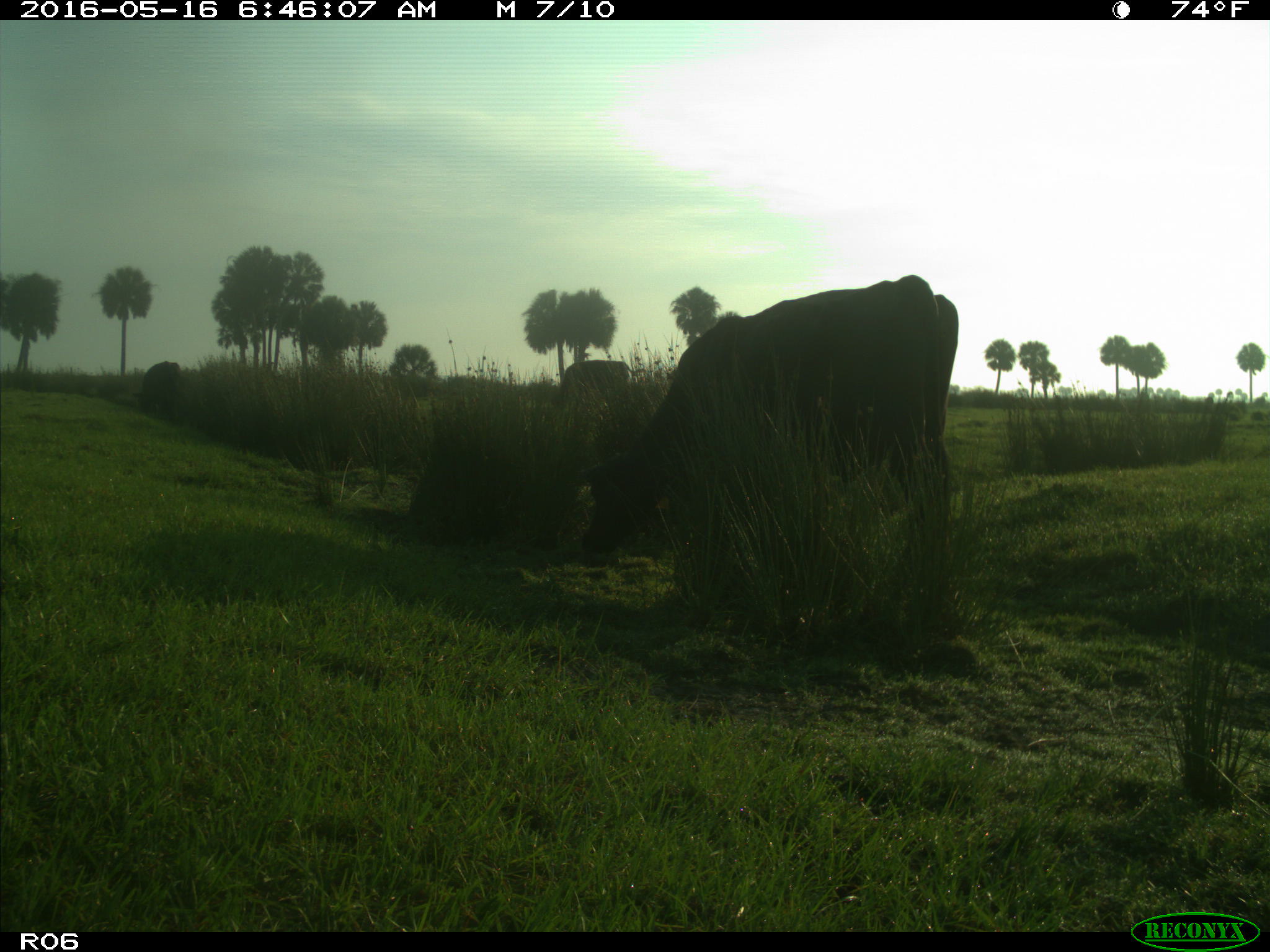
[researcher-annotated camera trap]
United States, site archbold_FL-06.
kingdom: Animalia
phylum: Chordata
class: Mammalia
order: Artiodactyla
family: Bovidae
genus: Bos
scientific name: Bos taurus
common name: domestic cow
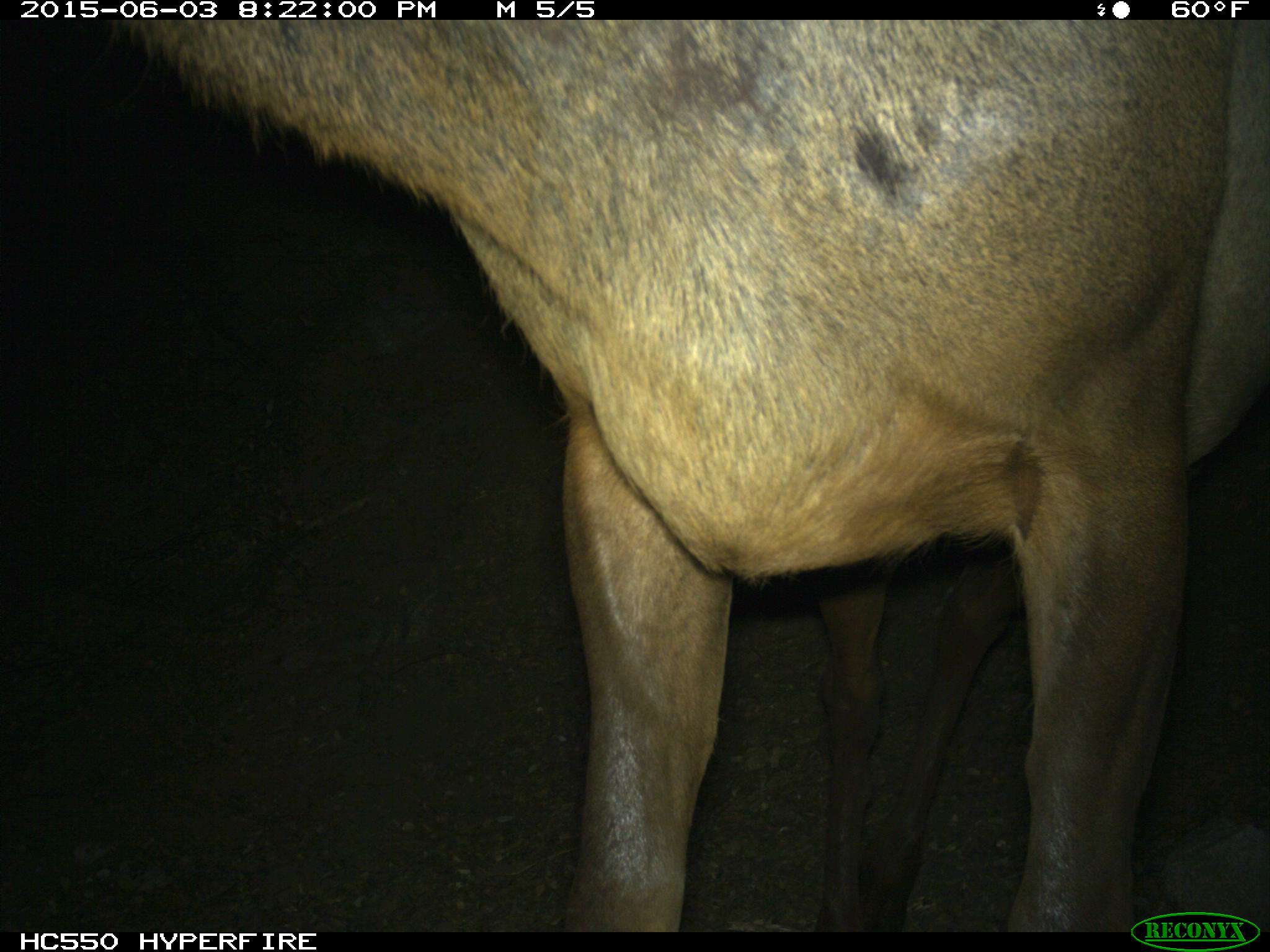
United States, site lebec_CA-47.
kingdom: Animalia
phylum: Chordata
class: Mammalia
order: Artiodactyla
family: Cervidae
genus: Cervus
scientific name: Cervus canadensis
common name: elk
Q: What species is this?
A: Cervus canadensis (elk).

***

Work required
Copy out the entries above in full and exactly, skipping every picture.

Problem solution
[researcher-annotated camera trap]
United States, site archbold_FL-06.
kingdom: Animalia
phylum: Chordata
class: Mammalia
order: Artiodactyla
family: Bovidae
genus: Bos
scientific name: Bos taurus
common name: domestic cow
United States, site lebec_CA-47.
kingdom: Animalia
phylum: Chordata
class: Mammalia
order: Artiodactyla
family: Cervidae
genus: Cervus
scientific name: Cervus canadensis
common name: elk
Q: What species is this?
A: Cervus canadensis (elk).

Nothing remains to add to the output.